After much serious thought, zero peer review, and exactly one ham and cheese sandwich, I developed a foolproof system…

So here it is—my iterative method to becoming an artist. Guaranteed*.

*Guarantee not legally binding. Side effects may include: sudden strong opinions about colour palettes, increased turtleneck ownership, saying “this piece is about duality” without explaining further, and (in rare cases) death. Please consult your inner critic before use.

The Only Requirement is that you must have, at some point, looked at something and thought:

“Ooh, that looks kinda nice.”

or

“Ugh, I don’t like the way that looks.”

If that’s happened even once in your life—congrats, you’re already 90% of the way to becoming an artist.

The other 10% is the persistence to keep trying.

There are some other nice to haves like a deep understanding of numerical methods and iterative optimisation algorithms, but don’t worry, I’ve done that bit so you can skip it and keep the magic.

Introducing the A.R.T.I.S.T. method — the Algorithm for Recursively Trying Ideas in Search of Tastefulness (If you prefer a less silly name, you can also call it the Incremental Selection Algorithm. But let’s be honest: A.R.T.I.S.T. sounds cooler.):

  1. Do something. Anything. Draw a weird blob. Smear paint on a rock. Make a squid out of string. Design some fridge magnets. Doesn’t matter if it’s bad. Be random. Be chaotic.
  2. Look at what you made. Ask: “Do I like how this looks?”
    ✅ Yes? Boom. You are an artist! Welcome to the club.
    ❌ No? Excellent. You’re developing your taste. This is style formation in progress.
    Proceed to the next step.
  3. Find anything you do like. A colour. A curve. A shape. A texture. Even one tiny good thing.
  4. Keep those. Ditch the rest. Ruthlessly. Burn it. Sacrifice it to the muse.
  5. Return to Step 1, now with a bit more knowledge and slightly better taste. Repeat.

If you keep going long enough, people will start calling what you make ‘art’.

The only way you don’t is if:

  • You give up. In which case, you clearly didn’t want to be an artist after all.
  • You die. But you died “an aspiring artist”.

Now get scribbling!


You might think this algorithm wouldn’t work, it does.
Or that’s not how real artists work.
Are you sure about that?

Because artists do have processes with names like:

  • Iterative refinement
  • Taste-based progression
  • Critical eye training

Which all sound a lot like the A.R.T.I.S.T. method but with a better/worse name (depending on whether you are me).

The difference between someone like me and a career artist is that:

  • They might not realise the process that they follow
  • They have been through this process thousands of times
  • Over time they will have developed knowledge of things that will and won’t work AKA intuition, so they need fewer loops

But they’re still iterating.

Over time, your work catches up to your taste—
not because your taste got worse,
but because your skill got better.


This algorithm doesn’t just apply to art.
It works for photography.

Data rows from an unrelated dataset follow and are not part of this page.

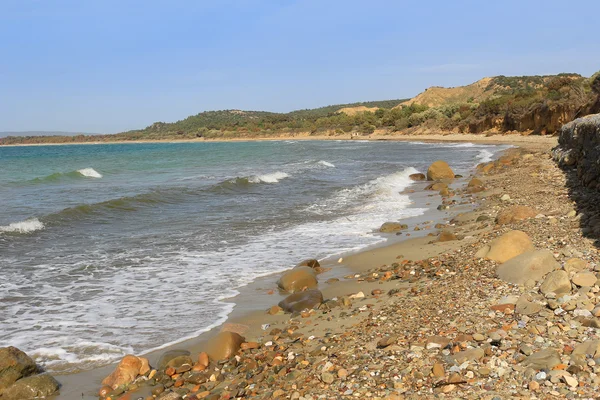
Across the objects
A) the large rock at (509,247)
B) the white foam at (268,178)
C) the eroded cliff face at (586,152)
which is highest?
the eroded cliff face at (586,152)

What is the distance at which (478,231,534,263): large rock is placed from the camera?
6652mm

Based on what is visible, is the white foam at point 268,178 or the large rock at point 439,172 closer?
the large rock at point 439,172

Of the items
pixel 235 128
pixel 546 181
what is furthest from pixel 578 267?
pixel 235 128

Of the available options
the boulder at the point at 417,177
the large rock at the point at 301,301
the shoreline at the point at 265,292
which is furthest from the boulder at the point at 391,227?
the boulder at the point at 417,177

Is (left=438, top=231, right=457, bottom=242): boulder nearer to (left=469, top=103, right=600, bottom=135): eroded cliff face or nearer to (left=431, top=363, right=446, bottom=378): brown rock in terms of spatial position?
(left=431, top=363, right=446, bottom=378): brown rock

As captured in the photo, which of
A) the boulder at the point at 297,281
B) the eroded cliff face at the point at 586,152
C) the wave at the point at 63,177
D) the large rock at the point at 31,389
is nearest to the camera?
the large rock at the point at 31,389

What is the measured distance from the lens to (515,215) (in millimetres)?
9031

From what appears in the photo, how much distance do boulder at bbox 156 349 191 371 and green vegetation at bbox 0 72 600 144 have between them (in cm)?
3213

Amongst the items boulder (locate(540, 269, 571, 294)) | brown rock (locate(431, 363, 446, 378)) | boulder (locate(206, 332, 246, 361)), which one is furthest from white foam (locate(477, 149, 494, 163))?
brown rock (locate(431, 363, 446, 378))

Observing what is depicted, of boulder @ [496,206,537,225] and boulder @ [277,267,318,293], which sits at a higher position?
boulder @ [496,206,537,225]

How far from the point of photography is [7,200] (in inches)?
768

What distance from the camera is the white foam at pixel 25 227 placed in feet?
41.5

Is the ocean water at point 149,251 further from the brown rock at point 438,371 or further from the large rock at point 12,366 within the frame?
the brown rock at point 438,371

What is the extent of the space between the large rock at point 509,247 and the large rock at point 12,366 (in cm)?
574
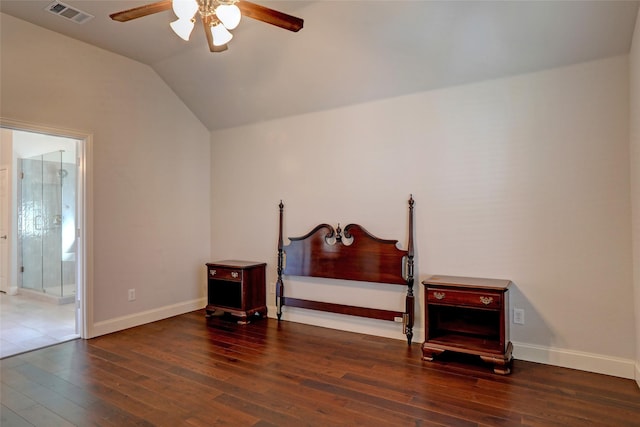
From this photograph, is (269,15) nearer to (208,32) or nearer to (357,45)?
(208,32)

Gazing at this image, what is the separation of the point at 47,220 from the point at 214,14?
16.8 feet

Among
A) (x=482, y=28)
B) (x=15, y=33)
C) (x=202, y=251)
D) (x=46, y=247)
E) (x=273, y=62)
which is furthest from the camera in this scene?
(x=46, y=247)

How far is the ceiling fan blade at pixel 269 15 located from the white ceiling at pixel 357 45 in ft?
2.78

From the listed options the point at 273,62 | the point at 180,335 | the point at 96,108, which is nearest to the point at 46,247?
the point at 96,108

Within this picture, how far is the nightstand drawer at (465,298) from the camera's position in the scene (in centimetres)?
279

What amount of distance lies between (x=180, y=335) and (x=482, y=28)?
151 inches

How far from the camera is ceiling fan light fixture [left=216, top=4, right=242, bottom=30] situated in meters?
2.07

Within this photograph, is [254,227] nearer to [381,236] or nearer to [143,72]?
[381,236]

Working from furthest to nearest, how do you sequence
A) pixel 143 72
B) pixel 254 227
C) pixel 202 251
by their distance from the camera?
pixel 202 251 → pixel 254 227 → pixel 143 72

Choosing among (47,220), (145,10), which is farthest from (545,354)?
(47,220)

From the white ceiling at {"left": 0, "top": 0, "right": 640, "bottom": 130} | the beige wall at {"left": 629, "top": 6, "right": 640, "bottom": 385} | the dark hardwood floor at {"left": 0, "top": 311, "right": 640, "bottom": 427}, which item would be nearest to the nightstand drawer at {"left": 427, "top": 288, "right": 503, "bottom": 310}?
the dark hardwood floor at {"left": 0, "top": 311, "right": 640, "bottom": 427}

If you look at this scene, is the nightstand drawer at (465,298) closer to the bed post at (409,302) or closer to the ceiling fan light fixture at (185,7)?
the bed post at (409,302)

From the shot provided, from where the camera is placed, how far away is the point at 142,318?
4.09m

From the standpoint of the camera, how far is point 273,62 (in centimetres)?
367
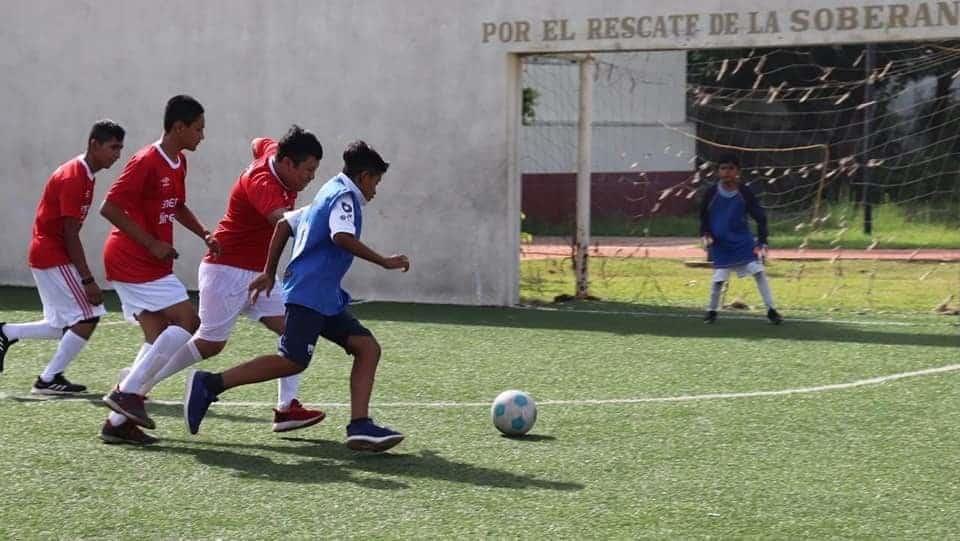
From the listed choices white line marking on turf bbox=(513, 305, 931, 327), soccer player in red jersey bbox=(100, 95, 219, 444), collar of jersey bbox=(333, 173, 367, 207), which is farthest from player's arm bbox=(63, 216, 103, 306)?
white line marking on turf bbox=(513, 305, 931, 327)

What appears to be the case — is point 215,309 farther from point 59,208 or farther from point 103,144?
point 59,208

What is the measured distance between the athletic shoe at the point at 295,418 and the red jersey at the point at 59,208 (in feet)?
6.08

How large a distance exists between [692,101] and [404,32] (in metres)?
4.79

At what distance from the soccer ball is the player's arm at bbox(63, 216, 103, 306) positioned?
259 centimetres

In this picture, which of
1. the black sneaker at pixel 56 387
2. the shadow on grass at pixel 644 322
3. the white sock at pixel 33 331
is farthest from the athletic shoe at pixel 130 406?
the shadow on grass at pixel 644 322

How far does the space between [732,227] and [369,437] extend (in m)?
6.58

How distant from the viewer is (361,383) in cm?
709

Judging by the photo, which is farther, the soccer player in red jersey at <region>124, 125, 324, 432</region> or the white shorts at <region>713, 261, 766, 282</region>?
the white shorts at <region>713, 261, 766, 282</region>

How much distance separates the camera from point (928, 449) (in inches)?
280

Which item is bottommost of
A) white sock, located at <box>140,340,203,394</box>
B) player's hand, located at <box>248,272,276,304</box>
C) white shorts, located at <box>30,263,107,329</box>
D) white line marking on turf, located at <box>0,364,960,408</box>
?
white line marking on turf, located at <box>0,364,960,408</box>

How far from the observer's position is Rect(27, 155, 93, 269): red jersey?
841cm

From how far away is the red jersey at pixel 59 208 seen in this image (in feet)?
27.6

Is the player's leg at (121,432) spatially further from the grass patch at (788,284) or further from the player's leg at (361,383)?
the grass patch at (788,284)

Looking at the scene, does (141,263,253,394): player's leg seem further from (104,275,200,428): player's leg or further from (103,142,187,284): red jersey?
(103,142,187,284): red jersey
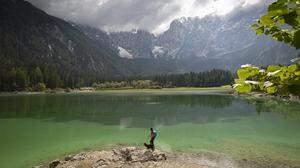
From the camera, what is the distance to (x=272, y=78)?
129 inches

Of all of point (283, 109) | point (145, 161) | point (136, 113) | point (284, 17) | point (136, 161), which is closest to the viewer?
point (284, 17)

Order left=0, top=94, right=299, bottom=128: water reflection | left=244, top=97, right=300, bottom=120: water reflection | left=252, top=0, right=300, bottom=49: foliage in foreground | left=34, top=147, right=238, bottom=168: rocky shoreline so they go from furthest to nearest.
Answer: left=244, top=97, right=300, bottom=120: water reflection < left=0, top=94, right=299, bottom=128: water reflection < left=34, top=147, right=238, bottom=168: rocky shoreline < left=252, top=0, right=300, bottom=49: foliage in foreground

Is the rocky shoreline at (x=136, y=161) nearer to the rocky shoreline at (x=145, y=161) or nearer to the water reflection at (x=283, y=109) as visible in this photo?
the rocky shoreline at (x=145, y=161)

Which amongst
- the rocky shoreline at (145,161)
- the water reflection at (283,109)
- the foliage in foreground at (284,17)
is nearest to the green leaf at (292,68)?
the foliage in foreground at (284,17)

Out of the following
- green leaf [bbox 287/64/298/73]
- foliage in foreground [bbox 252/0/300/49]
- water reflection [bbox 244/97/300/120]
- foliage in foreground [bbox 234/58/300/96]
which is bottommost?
water reflection [bbox 244/97/300/120]

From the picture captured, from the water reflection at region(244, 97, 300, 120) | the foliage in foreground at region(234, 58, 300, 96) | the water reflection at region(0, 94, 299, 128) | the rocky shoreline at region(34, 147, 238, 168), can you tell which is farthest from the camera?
the water reflection at region(244, 97, 300, 120)

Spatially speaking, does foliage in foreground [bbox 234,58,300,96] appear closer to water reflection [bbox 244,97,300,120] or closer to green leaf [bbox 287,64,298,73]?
green leaf [bbox 287,64,298,73]

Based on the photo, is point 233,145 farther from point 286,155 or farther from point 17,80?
point 17,80

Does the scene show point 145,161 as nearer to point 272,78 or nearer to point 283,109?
point 272,78

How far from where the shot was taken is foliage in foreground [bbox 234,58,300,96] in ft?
10.4

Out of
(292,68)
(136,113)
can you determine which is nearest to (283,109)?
(136,113)

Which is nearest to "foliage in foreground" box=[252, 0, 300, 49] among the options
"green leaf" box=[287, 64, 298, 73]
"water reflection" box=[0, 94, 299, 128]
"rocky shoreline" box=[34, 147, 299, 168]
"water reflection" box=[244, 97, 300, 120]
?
"green leaf" box=[287, 64, 298, 73]

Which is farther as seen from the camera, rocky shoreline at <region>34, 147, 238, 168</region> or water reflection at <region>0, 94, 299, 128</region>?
water reflection at <region>0, 94, 299, 128</region>

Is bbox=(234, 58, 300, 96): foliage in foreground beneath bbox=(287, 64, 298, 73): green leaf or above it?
beneath
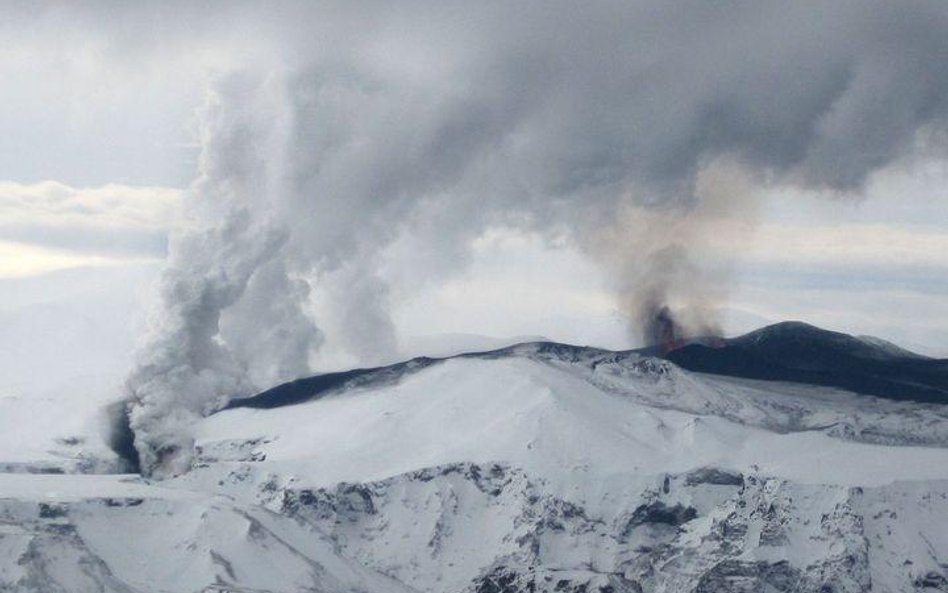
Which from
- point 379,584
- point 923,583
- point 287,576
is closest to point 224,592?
point 287,576

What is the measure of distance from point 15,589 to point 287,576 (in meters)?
27.2

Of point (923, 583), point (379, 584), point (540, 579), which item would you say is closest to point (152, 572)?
point (379, 584)

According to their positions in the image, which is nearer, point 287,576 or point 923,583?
point 287,576

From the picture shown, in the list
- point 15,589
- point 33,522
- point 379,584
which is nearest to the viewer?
point 15,589

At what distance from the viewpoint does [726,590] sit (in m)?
198

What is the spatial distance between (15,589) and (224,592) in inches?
736

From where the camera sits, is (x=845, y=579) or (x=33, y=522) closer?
(x=33, y=522)

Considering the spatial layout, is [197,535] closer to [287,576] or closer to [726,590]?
[287,576]

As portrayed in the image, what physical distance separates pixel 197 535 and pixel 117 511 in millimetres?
9073

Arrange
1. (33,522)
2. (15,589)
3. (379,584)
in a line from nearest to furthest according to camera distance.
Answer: (15,589) → (33,522) → (379,584)

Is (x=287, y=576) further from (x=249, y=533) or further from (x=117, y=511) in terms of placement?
(x=117, y=511)

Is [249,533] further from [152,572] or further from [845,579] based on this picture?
[845,579]

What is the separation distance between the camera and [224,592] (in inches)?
6924

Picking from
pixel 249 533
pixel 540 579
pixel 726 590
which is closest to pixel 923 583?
pixel 726 590
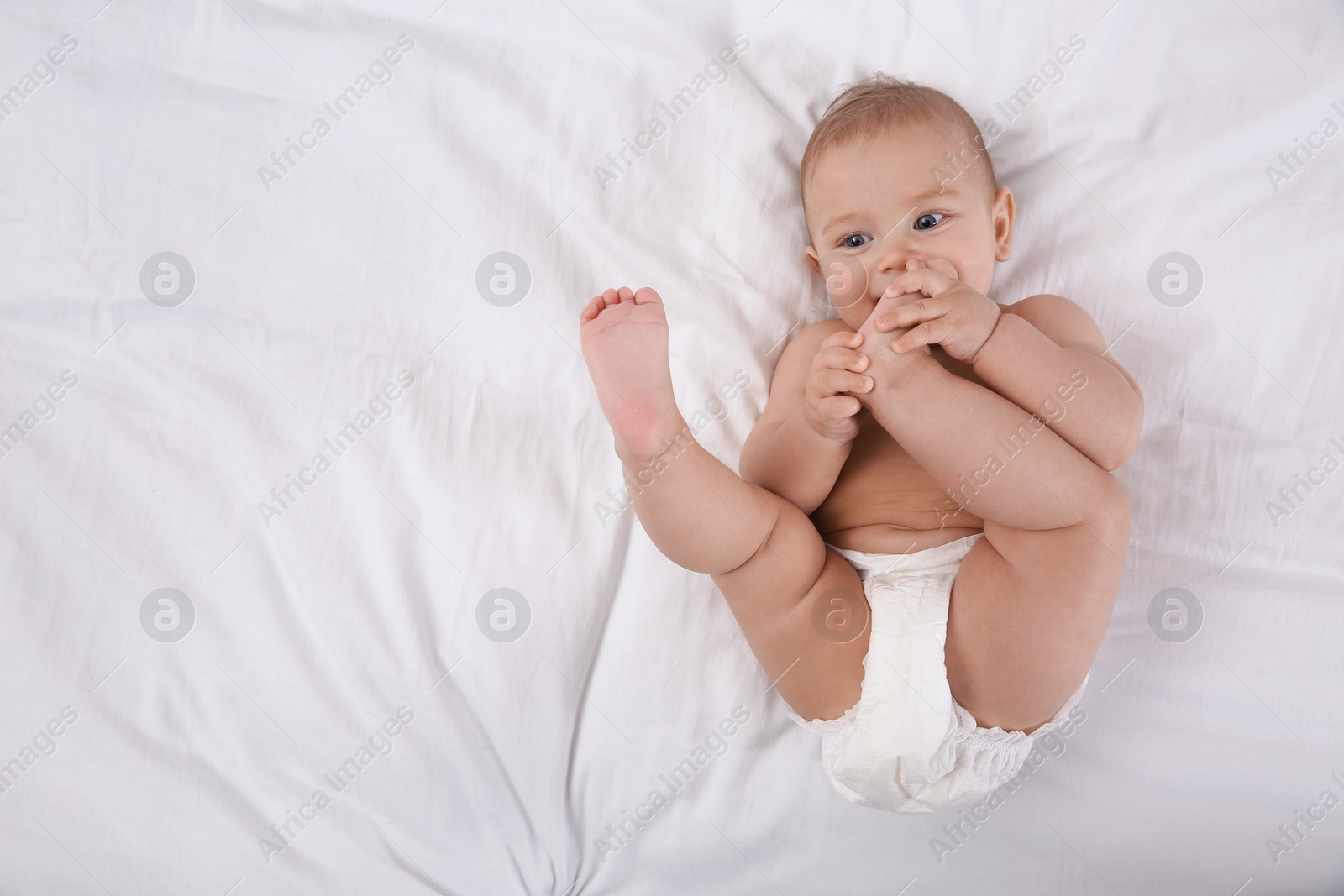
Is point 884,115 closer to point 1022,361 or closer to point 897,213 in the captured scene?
point 897,213

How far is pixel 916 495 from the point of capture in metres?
1.33

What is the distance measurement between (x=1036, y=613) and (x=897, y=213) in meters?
0.60

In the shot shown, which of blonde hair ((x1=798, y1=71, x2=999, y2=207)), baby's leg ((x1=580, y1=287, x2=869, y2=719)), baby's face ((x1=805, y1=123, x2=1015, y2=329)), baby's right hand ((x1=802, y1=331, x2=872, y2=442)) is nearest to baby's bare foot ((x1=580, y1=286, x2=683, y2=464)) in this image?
baby's leg ((x1=580, y1=287, x2=869, y2=719))

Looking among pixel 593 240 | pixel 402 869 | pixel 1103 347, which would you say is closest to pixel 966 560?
pixel 1103 347

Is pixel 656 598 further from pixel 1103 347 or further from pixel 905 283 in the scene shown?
pixel 1103 347

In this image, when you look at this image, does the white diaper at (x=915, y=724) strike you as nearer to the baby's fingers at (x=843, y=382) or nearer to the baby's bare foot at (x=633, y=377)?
the baby's fingers at (x=843, y=382)

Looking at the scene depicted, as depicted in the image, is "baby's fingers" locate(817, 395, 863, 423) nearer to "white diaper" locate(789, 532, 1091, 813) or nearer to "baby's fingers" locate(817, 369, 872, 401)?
"baby's fingers" locate(817, 369, 872, 401)

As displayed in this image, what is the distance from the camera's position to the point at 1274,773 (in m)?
1.28

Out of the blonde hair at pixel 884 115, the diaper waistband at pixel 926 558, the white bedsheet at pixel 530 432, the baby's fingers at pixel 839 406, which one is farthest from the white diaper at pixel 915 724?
the blonde hair at pixel 884 115

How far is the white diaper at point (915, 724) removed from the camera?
3.76ft

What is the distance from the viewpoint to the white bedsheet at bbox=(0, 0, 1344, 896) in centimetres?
128


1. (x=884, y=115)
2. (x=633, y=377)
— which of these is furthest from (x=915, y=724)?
(x=884, y=115)

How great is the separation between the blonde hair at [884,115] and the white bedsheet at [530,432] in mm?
93

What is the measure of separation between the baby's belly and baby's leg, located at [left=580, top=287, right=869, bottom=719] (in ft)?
0.27
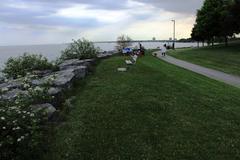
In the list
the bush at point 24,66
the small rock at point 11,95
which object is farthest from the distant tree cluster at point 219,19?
the small rock at point 11,95

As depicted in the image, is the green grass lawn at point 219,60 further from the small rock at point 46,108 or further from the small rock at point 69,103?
the small rock at point 46,108

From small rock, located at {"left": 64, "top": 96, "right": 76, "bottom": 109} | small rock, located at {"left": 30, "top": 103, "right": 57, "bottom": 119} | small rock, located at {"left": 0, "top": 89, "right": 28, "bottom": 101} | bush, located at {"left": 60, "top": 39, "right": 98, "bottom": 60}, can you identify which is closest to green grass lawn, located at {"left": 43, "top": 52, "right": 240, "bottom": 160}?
small rock, located at {"left": 64, "top": 96, "right": 76, "bottom": 109}

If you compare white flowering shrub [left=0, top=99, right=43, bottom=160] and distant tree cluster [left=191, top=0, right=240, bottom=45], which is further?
distant tree cluster [left=191, top=0, right=240, bottom=45]


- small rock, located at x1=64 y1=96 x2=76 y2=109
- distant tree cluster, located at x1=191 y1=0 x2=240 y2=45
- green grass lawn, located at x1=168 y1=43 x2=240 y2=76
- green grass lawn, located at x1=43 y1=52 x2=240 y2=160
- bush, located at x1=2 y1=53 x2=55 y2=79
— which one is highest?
distant tree cluster, located at x1=191 y1=0 x2=240 y2=45

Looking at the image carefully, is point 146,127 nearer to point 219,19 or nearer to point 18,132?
point 18,132

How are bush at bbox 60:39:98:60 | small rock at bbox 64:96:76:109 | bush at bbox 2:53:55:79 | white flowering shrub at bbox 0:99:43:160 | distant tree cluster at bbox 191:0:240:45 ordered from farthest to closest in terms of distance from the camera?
distant tree cluster at bbox 191:0:240:45
bush at bbox 60:39:98:60
bush at bbox 2:53:55:79
small rock at bbox 64:96:76:109
white flowering shrub at bbox 0:99:43:160

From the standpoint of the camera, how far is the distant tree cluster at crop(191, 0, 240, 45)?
55.1m

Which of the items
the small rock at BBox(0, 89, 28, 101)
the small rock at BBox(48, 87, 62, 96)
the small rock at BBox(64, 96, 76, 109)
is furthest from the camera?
the small rock at BBox(64, 96, 76, 109)

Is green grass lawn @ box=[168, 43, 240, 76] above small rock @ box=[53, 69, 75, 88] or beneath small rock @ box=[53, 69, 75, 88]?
beneath

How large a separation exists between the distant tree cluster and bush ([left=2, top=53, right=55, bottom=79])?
4128cm

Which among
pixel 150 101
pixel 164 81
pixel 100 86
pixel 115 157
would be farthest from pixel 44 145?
pixel 164 81

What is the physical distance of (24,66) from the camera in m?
18.7

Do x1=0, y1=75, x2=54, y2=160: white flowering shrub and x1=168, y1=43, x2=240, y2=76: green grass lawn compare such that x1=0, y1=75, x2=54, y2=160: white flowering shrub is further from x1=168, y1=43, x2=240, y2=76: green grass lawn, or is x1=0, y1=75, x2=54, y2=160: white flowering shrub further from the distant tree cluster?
the distant tree cluster

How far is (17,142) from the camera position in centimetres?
618
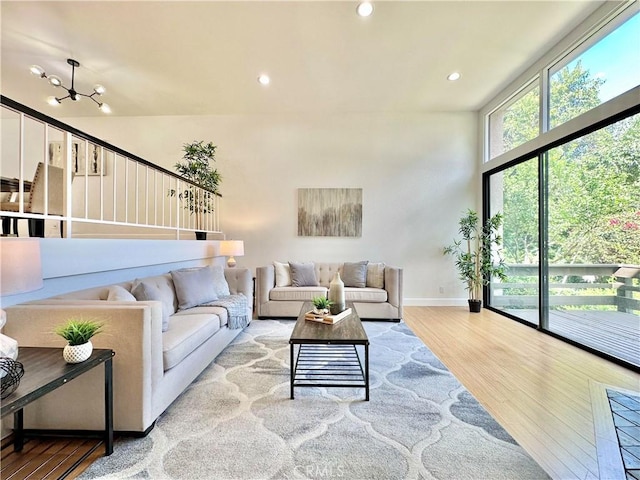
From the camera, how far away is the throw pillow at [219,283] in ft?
10.8

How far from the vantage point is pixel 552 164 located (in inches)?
139

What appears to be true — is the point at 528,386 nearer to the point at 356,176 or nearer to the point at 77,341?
the point at 77,341

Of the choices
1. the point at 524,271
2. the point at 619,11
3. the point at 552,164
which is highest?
the point at 619,11

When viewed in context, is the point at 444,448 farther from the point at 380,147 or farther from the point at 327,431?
the point at 380,147

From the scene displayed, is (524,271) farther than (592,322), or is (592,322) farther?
(524,271)

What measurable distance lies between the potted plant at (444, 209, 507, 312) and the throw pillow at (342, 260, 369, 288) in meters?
1.69

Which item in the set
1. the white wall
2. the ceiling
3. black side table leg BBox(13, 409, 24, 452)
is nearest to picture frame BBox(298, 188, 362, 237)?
the white wall

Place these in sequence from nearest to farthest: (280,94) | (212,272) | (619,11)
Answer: (619,11), (212,272), (280,94)

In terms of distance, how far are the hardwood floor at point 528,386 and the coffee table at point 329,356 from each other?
869 millimetres

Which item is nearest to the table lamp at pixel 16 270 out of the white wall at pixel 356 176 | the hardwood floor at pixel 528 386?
the hardwood floor at pixel 528 386

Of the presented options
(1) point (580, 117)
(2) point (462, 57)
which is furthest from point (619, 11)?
(2) point (462, 57)

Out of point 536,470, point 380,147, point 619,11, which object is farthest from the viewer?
point 380,147

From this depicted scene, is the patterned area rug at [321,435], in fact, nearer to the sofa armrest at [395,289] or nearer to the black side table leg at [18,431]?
the black side table leg at [18,431]

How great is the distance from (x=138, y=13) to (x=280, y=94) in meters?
1.99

Writing. Fridge magnets.

Because in the end, becoming an artist isn’t about talent or titles.
It’s about having the courage to answer the question, “Do I like this?” honestly.
And the persistence to keep going until the answer becomes yes.

Every time I open my fridge, I see the pattern.
It still makes me smile.
It doesn’t feel like I made it — more like it appeared out of nowhere.
And it just… looks right.

Artistry can be engineered.
If you don’t believe me, come look at my fridge.


A fridge covered in an intricate Penrose tiling pattern made from interlocking 3D-printed magnets in orange, black, and beige. The tiling forms a mesmerizing, non-repeating pattern—except for the bottom corner, where a few pieces remain unfinished, hinting at the obsessive journey behind it.
Half art, half engineering, all fridge.